DATASET EXCERPTS ->
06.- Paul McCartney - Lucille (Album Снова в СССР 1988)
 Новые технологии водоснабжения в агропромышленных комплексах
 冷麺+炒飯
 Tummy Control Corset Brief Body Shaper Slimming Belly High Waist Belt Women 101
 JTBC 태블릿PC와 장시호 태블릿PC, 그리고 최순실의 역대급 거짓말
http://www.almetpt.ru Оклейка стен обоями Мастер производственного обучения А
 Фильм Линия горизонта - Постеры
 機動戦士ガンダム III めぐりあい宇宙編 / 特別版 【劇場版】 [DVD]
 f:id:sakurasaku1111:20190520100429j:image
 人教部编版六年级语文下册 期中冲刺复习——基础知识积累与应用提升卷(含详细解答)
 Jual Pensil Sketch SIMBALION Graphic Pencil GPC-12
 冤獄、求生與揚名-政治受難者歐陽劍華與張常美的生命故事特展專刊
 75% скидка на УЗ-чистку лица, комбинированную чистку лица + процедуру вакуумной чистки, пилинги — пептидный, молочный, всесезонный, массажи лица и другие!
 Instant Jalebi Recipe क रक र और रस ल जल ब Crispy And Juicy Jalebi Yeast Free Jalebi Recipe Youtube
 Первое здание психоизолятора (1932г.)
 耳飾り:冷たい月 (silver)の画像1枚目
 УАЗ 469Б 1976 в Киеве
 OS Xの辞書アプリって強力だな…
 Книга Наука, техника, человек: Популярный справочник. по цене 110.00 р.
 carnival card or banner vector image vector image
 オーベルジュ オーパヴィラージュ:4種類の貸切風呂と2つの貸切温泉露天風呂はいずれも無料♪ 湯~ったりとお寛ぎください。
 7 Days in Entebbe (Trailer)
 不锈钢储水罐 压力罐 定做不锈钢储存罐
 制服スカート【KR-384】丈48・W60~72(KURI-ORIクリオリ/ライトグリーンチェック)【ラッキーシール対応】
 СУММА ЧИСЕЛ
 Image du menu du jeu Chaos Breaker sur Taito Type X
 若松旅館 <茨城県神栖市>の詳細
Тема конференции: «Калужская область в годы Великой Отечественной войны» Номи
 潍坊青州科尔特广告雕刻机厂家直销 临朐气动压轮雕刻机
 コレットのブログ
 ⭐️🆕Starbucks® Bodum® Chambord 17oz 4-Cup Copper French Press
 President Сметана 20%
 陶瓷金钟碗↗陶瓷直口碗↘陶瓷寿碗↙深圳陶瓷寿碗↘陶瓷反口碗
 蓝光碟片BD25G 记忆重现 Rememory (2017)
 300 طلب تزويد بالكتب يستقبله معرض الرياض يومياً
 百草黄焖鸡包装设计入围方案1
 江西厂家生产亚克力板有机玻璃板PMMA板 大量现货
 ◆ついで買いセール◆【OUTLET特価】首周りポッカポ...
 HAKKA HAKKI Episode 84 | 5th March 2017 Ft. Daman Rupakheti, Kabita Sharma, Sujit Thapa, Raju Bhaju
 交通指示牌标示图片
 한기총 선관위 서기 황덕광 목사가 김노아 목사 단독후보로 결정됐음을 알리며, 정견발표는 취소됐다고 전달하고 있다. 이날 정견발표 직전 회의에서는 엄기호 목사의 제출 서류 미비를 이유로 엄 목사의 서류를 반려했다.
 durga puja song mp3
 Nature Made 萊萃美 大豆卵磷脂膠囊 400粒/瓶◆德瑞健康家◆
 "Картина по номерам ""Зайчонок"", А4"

WORK TASK -> Your answer should be the data above, retyped in full and unaltered.

EXPECTED ANSWER ->
06.- Paul McCartney - Lucille (Album Снова в СССР 1988)
 Новые технологии водоснабжения в агропромышленных комплексах
 冷麺+炒飯
 Tummy Control Corset Brief Body Shaper Slimming Belly High Waist Belt Women 101
 JTBC 태블릿PC와 장시호 태블릿PC, 그리고 최순실의 역대급 거짓말
http://www.almetpt.ru Оклейка стен обоями Мастер производственного обучения А
 Фильм Линия горизонта - Постеры
 機動戦士ガンダム III めぐりあい宇宙編 / 特別版 【劇場版】 [DVD]
 f:id:sakurasaku1111:20190520100429j:image
 人教部编版六年级语文下册 期中冲刺复习——基础知识积累与应用提升卷(含详细解答)
 Jual Pensil Sketch SIMBALION Graphic Pencil GPC-12
 冤獄、求生與揚名-政治受難者歐陽劍華與張常美的生命故事特展專刊
 75% скидка на УЗ-чистку лица, комбинированную чистку лица + процедуру вакуумной чистки, пилинги — пептидный, молочный, всесезонный, массажи лица и другие!
 Instant Jalebi Recipe क रक र और रस ल जल ब Crispy And Juicy Jalebi Yeast Free Jalebi Recipe Youtube
 Первое здание психоизолятора (1932г.)
 耳飾り:冷たい月 (silver)の画像1枚目
 УАЗ 469Б 1976 в Киеве
 OS Xの辞書アプリって強力だな…
 Книга Наука, техника, человек: Популярный справочник. по цене 110.00 р.
 carnival card or banner vector image vector image
 オーベルジュ オーパヴィラージュ:4種類の貸切風呂と2つの貸切温泉露天風呂はいずれも無料♪ 湯~ったりとお寛ぎください。
 7 Days in Entebbe (Trailer)
 不锈钢储水罐 压力罐 定做不锈钢储存罐
 制服スカート【KR-384】丈48・W60~72(KURI-ORIクリオリ/ライトグリーンチェック)【ラッキーシール対応】
 СУММА ЧИСЕЛ
 Image du menu du jeu Chaos Breaker sur Taito Type X
 若松旅館 <茨城県神栖市>の詳細
Тема конференции: «Калужская область в годы Великой Отечественной войны» Номи
 潍坊青州科尔特广告雕刻机厂家直销 临朐气动压轮雕刻机
 コレットのブログ
 ⭐️🆕Starbucks® Bodum® Chambord 17oz 4-Cup Copper French Press
 President Сметана 20%
 陶瓷金钟碗↗陶瓷直口碗↘陶瓷寿碗↙深圳陶瓷寿碗↘陶瓷反口碗
 蓝光碟片BD25G 记忆重现 Rememory (2017)
 300 طلب تزويد بالكتب يستقبله معرض الرياض يومياً
 百草黄焖鸡包装设计入围方案1
 江西厂家生产亚克力板有机玻璃板PMMA板 大量现货
 ◆ついで買いセール◆【OUTLET特価】首周りポッカポ...
 HAKKA HAKKI Episode 84 | 5th March 2017 Ft. Daman Rupakheti, Kabita Sharma, Sujit Thapa, Raju Bhaju
 交通指示牌标示图片
 한기총 선관위 서기 황덕광 목사가 김노아 목사 단독후보로 결정됐음을 알리며, 정견발표는 취소됐다고 전달하고 있다. 이날 정견발표 직전 회의에서는 엄기호 목사의 제출 서류 미비를 이유로 엄 목사의 서류를 반려했다.
 durga puja song mp3
 Nature Made 萊萃美 大豆卵磷脂膠囊 400粒/瓶◆德瑞健康家◆
 "Картина по номерам ""Зайчонок"", А4"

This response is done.